The Reverend Sweet Pea: This is an affectionate nickname for the Rector, Richard Barron, bestowed following his victorious efforts with the showing of some mightily impressive sweet peas at various annual local flower shows. We reported last week that Richard had scooped three major cups in the village, with his wife Kath also gaining a similar number of trophies, the third outstanding successes the Barrons have achieved in their three years in the village. With the Pett Flower show scheduled for Saturday last, ‘look out’, we thought. And we were right, for there Richard took home five first places, and two thirds, while Kath gained two firsts and one third.
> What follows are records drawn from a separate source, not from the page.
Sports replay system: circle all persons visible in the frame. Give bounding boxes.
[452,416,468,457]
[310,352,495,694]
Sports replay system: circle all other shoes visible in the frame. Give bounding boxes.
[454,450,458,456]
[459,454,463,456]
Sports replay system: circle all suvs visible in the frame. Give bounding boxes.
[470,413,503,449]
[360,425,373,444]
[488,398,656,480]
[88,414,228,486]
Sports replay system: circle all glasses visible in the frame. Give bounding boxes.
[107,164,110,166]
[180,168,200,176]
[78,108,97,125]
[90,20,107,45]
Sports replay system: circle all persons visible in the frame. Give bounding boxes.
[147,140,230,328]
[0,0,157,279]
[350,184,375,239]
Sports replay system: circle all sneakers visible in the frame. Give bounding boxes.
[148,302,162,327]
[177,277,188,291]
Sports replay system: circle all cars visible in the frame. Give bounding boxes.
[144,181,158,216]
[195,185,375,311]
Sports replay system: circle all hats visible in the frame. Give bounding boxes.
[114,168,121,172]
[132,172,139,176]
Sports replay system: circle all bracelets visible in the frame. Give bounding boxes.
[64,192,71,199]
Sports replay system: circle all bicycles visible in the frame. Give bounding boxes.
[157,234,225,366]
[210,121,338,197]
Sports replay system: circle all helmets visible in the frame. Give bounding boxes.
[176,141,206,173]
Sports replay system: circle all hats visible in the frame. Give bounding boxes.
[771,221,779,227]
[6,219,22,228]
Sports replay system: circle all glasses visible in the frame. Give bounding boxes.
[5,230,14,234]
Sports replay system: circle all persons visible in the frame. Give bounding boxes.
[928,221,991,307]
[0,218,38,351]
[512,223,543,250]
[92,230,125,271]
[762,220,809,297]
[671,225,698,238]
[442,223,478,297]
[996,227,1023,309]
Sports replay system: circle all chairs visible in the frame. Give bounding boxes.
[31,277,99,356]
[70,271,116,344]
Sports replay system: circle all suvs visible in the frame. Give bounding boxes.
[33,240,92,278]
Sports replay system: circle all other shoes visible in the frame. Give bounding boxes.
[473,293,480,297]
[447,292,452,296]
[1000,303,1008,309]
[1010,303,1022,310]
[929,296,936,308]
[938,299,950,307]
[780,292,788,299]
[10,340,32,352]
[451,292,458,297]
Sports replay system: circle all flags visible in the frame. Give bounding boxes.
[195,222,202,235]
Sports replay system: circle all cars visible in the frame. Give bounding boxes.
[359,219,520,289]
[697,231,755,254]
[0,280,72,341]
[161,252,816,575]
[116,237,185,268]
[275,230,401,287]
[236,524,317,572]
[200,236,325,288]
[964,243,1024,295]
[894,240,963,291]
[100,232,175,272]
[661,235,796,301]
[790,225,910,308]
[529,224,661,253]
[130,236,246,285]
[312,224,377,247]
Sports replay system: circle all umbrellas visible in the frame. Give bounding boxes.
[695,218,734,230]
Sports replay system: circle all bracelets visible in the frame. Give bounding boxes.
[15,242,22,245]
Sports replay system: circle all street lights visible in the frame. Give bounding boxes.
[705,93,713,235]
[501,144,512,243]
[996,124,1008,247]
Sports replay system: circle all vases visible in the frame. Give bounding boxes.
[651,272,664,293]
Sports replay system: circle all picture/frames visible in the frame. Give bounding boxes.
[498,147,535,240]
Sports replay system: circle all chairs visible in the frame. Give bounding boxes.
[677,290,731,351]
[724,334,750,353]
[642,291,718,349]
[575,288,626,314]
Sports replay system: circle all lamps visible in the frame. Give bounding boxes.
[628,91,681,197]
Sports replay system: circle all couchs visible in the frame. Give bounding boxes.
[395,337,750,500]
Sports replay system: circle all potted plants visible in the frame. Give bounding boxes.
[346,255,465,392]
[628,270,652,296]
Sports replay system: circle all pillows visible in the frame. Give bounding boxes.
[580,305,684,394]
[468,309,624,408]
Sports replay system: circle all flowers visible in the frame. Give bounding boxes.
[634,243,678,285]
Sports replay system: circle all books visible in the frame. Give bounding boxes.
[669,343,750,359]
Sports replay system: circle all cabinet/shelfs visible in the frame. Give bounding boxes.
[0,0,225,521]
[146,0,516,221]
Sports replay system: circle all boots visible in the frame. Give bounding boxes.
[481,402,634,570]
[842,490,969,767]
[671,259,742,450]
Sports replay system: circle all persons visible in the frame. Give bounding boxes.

But there was also an almost accidentally uncovered success in the General Postal Class in Mr Fothergill’s national competition held at Capel Manor College, Enfield, North London on Saturday, July 18. Mr Fothergill’s, a nationally known seedsman from near Newmarket in Suffolk, sponsored this postal Sweet Pea Competition in conjunction with Kitchen Garden Magazine. Richard’s bunch of eight sweet pea stems, sent in a 2 litre plastic bottle, scooped the £250 first prize!
Maybe the Rector should become an honorary Canon, firing off his flowery fusillades in all directions, with the possibility of eventual diversification into a salvo of salvias or a broadside of begonias. I don’t think so. Sweet Peas remain his ultimate floral speciality!
Roads looking up: A very smooth job has been done on the sunken drain near the village hall car park. Unfortunately, there is often a vehicle parked, perfectly legally, near this point, which has the effect of forcing Broadway users to descend into the more serious drain collapse directly opposite the corrected drain, which aggravates the problem. The road surface now has a large ‘BT’ painted on it, so one can assume that the problem is now multi-agency, and will take even longer to resolve.